I don’t know if you do, but I have meh day… The days sitting just outside of happy… The days when I don’t feel adequate, the days when I feel like I have failed those I love most. Those days when I feel like my feelings aren’t quite right, my perspective is totally off, my emotions have run too high. Those days when I am not my best me.
I know these days occur, I know they occur to the best of us. I know it is natural to experience high’s and low’s. I know that I must experience bad in order to appreciate the good. And I know that I am my own worst critic. But, man the meh days really stink. They are the worst kind of stink.
I think they are hardest for me because there is nothing that is totally wrong. There are no major tragedies, there are no major moments that prompt them, they are simply days just outside of my normal happy place. They are the days that stink the worst for me because they are the days when real life catches up to me; a little disagreement with the Mr, being sad over my Doodle growing up, knowing my parents are moving thousands of miles away and won’t be near, work feeling overwhelming, my thyroid creating fear within me. The meh days for me are the days that just happen. The days where I let worry consume me. The days where I left the not so great outweigh the totally wonderful.
Today has been a meh day. Today is a day where life just kind of stinks. But, you see, there is always sunshine to push out the grey and there is always happy to shoo away the meh. And right now, I am owning my meh, I am digging inside and realizing I am sentimental and emotional and a little more meh than usual. I am diagnosing my mehs and I am understanding the feelings.

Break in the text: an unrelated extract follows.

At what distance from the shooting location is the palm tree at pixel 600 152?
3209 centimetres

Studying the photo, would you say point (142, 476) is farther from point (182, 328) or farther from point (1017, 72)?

And once I am all diagnosed, I am going to walk outside into the sun after a full days work, I am going to raise my head to the sky and soak in the warmth, I am going to revel in my Doodle’s giggle as we drive home and play her favorite song (for the moment it is Dark Horse by Katy Parry), I am going to pet my pups, I am going to enjoy my dinner, I am going to do a couple things that make me happy to my core and then I am going to let go of my meh… There is no point in carrying middle of the road feelings into a new day, into a new moment, into a new opportunity to be happy.
How do you deal with your meh?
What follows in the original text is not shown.